Featured Research

from universities, journals, and other organizations

Computer program assesses quality of Wikipedia entries

Date:
August 6, 2014
Source:
Inderscience Publishers
Summary:
Wikipedia the free, online collaborative encyclopedia is an important source of information. However, while the team of volunteer editors endeavors to maintain high standards, there are occasionally problems with the veracity of content, deliberate vandalism and incomplete entries. Computer scientists have now devised a software algorithm that can automatically check a particular entry and rank it according to quality.

Wikipedia the free, online collaborative encyclopedia is an important source of information. However, while the team of volunteer editors endeavors to maintain high standards, there are occasionally problems with the veracity of content, deliberate vandalism and incomplete entries. Writing in the International Journal of Information Quality, computer scientists in China have devised a software algorithm that can automatically check a particular entry and rank it according to quality.

Jingyu Han and Kejia Chen of Nanjing University of Posts and Telecommunications, explain that the quality of data on Wikipedia has for many years been the focus of user attention. Its detractors suggest that it can never be a valid information source in the way that a proprietary encyclopedia might be because the contributors and editors are not under the direct control of a single publisher with a vested interest in quality control. Its supporters suggest that the social nature of contributions and edits and the online tracking of changes is one of Wikipedia's greatest strengths rather than a weakness.

▸ **Stored items**

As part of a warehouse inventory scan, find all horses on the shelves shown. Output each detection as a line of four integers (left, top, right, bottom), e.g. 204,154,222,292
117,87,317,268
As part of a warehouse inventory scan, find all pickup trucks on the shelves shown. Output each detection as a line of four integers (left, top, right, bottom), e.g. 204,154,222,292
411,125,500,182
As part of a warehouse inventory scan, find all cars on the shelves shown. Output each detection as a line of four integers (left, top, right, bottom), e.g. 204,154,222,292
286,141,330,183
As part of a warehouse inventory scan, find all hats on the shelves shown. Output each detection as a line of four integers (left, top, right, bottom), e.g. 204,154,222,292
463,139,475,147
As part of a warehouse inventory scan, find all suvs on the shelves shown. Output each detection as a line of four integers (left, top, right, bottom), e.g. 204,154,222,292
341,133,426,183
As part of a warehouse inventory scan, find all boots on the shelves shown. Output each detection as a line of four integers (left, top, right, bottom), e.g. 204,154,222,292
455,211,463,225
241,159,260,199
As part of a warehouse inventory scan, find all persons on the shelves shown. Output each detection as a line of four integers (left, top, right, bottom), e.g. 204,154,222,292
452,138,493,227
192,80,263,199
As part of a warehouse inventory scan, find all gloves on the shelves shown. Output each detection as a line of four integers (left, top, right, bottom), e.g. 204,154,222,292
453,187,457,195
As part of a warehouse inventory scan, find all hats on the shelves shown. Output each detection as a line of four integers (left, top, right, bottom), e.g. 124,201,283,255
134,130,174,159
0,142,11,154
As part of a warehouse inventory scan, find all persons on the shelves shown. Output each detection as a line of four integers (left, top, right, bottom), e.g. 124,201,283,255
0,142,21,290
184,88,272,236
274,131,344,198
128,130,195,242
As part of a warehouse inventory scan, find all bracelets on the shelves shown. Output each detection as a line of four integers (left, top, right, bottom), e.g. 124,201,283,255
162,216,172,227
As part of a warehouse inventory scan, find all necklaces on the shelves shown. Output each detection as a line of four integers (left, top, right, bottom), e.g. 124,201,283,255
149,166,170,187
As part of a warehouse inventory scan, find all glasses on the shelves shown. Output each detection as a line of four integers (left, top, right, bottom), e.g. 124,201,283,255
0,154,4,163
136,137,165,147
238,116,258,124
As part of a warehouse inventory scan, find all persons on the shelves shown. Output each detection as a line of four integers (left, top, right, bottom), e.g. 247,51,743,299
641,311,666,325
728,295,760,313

▸ **To do**
1 - Reproduce the Wikipedia quality article from the part that opens with the words containing "Jingyu Han and" to the part that closes with "than a weakness.".
2 - Please answer these questions from the Wikipedia quality article:
(a) What date does it give?
(b) In which journal did the computer scientists in China write?
(c) Which university are Jingyu Han and Kejia Chen from?
3 - Translate this sentence from the Wikipedia quality article into Spanish: "Its supporters suggest that the social nature of contributions and edits and the online tracking of changes is one of Wikipedia's greatest strengths rather than a weakness."
These rows were taken from a separate source.

▸ **Task-by-task results**
1 -
Jingyu Han and Kejia Chen of Nanjing University of Posts and Telecommunications, explain that the quality of data on Wikipedia has for many years been the focus of user attention. Its detractors suggest that it can never be a valid information source in the way that a proprietary encyclopedia might be because the contributors and editors are not under the direct control of a single publisher with a vested interest in quality control. Its supporters suggest that the social nature of contributions and edits and the online tracking of changes is one of Wikipedia's greatest strengths rather than a weakness.

2 -
(a) August 6, 2014
(b) The International Journal of Information Quality
(c) Nanjing University of Posts and Telecommunications

3 - Sus partidarios sugieren que la naturaleza social de las contribuciones y las ediciones y el seguimiento en línea de los cambios es una de las mayores fortalezas de Wikipedia en lugar de una debilidad.